QUOTED PASSAGE:
═══

From meteoric rise to reflective return, the Canadian pop icon reinterprets her early hits through a more vulnerable lens

Words by Samir Jaffer | Interview by Michael Zarathus-Cook

ISSUE 17 | TORONTO | ELLINGTON


Alessia Cara is at a juncture of her career that few artists reach. The Canadian singer-songwriter supernova is on the other side of the first decade of her career, a decade which has borne plenty of successful records both critically and commercially, while catapulting herself to the upper echelons of the music industry. With a rise like that, though, it’s fair to wonder how such fame and success affects one’s artistry; moreover, the state of the connection an artist like Cara has to the initial motivations and love of craft that prompted her to embark on this quest. Early career highs can feel precarious, especially when you come from humble beginnings like Cara did, and the pursuit of consistent success can come with a subliminal deviation from what drew you to do what you’re passionate about in the first place. At that emotional fever pitch, then, it can feel like there’s only one path to the top of the mountain—obsession. 


Cover art: Love Or Lack Thereof
Cover art: Love Or Lack Thereof

Love or Lack Thereof, Cara’s latest album, addresses this meteoric journey as she presents highly-personalized live jazz reimaginings of her earlier hits while also flexing the perks of her stardom by way of landing collaborations with icons Nelly Furtado and Norah Jones, the latter of whom features on the record’s only brand new song. Getting to the level Cara is at is a complicated thing. No doubt, it takes an immense amount of hard work and dedication. That sort of daunting prospect can sharpen feelings of insecurity and imposter syndrome to a point wherein progress doesn’t feel like promise, but rather a mirage you’re all too conscious of.

═══

EXERCISE INPUT:
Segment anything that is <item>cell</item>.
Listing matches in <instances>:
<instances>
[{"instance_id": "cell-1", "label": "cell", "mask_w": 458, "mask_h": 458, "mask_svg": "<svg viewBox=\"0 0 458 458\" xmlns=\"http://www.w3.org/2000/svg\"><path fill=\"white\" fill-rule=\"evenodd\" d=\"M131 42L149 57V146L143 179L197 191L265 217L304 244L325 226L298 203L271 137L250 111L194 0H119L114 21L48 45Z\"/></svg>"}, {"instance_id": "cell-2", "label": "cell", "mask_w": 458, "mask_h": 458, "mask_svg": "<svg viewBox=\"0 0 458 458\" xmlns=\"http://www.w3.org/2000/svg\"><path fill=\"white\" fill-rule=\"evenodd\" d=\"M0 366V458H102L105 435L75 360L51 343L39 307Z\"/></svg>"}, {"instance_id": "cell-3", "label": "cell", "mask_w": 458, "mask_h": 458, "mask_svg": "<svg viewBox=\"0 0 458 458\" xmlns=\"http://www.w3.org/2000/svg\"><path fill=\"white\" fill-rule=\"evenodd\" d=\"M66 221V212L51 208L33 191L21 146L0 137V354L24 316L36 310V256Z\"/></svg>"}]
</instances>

═══

GOAL A:
Replace "Segment" with "Outline" throughout the records, and write them out again with everything else unchanged.
GOAL B:
Extend the article on Alessia Cara's album Love or Lack Thereof, beginning right after its final sentence.

EXERCISE RESPONSE A:
Outline anything that is <item>cell</item>.
Listing matches in <instances>:
<instances>
[{"instance_id": "cell-1", "label": "cell", "mask_w": 458, "mask_h": 458, "mask_svg": "<svg viewBox=\"0 0 458 458\" xmlns=\"http://www.w3.org/2000/svg\"><path fill=\"white\" fill-rule=\"evenodd\" d=\"M131 42L149 57V146L143 179L197 191L265 217L304 244L325 226L298 203L271 137L250 111L194 0H119L114 21L48 45Z\"/></svg>"}, {"instance_id": "cell-2", "label": "cell", "mask_w": 458, "mask_h": 458, "mask_svg": "<svg viewBox=\"0 0 458 458\" xmlns=\"http://www.w3.org/2000/svg\"><path fill=\"white\" fill-rule=\"evenodd\" d=\"M0 366V458H102L105 435L75 360L51 343L39 307Z\"/></svg>"}, {"instance_id": "cell-3", "label": "cell", "mask_w": 458, "mask_h": 458, "mask_svg": "<svg viewBox=\"0 0 458 458\" xmlns=\"http://www.w3.org/2000/svg\"><path fill=\"white\" fill-rule=\"evenodd\" d=\"M66 221V212L51 208L33 191L21 146L0 137V354L24 316L36 310V256Z\"/></svg>"}]
</instances>

EXERCISE RESPONSE B:
Obsession might power you through to the mountaintop, but it is exceptionally rare that early in their career, artists are able to define a peak that could actually grant them satisfaction. And so the path is endless. You become more and more willing to part with the version of yourself that existed before you set foot on the path. This self-desertion isn’t always dramatic, it can be as simple as the prospect of adding more people to the room you operate in─both literally and metaphorically. On one hand, having the use of ears and voices that aren’t yours is something that’s useful as you evolve your skillset and learn to trust that your work is bigger and better than you think. On the other hand—the hand the industry conceals—it can also mean diluting yourself to an extent that leaves you questioning who it truly is you’re seeing in the mirror, or who you’re truly listening to on the radio when your song comes on.



Nevertheless, Cara’s trajectory – and now the work that comprises Love or Lack Thereof – paints a picture of an artist who has had a healthy reckoning with this entire decade-long cycle. Her previous album, Love & Hyperbole, draws an interesting comparison. While both the original and deluxe editions of Love & Hyperbole have two versions of Cara professionally photographed and collated in a way that makes her look like she is mirroring herself, Love or Lack Thereof is an earnest sketch that Cara herself drew.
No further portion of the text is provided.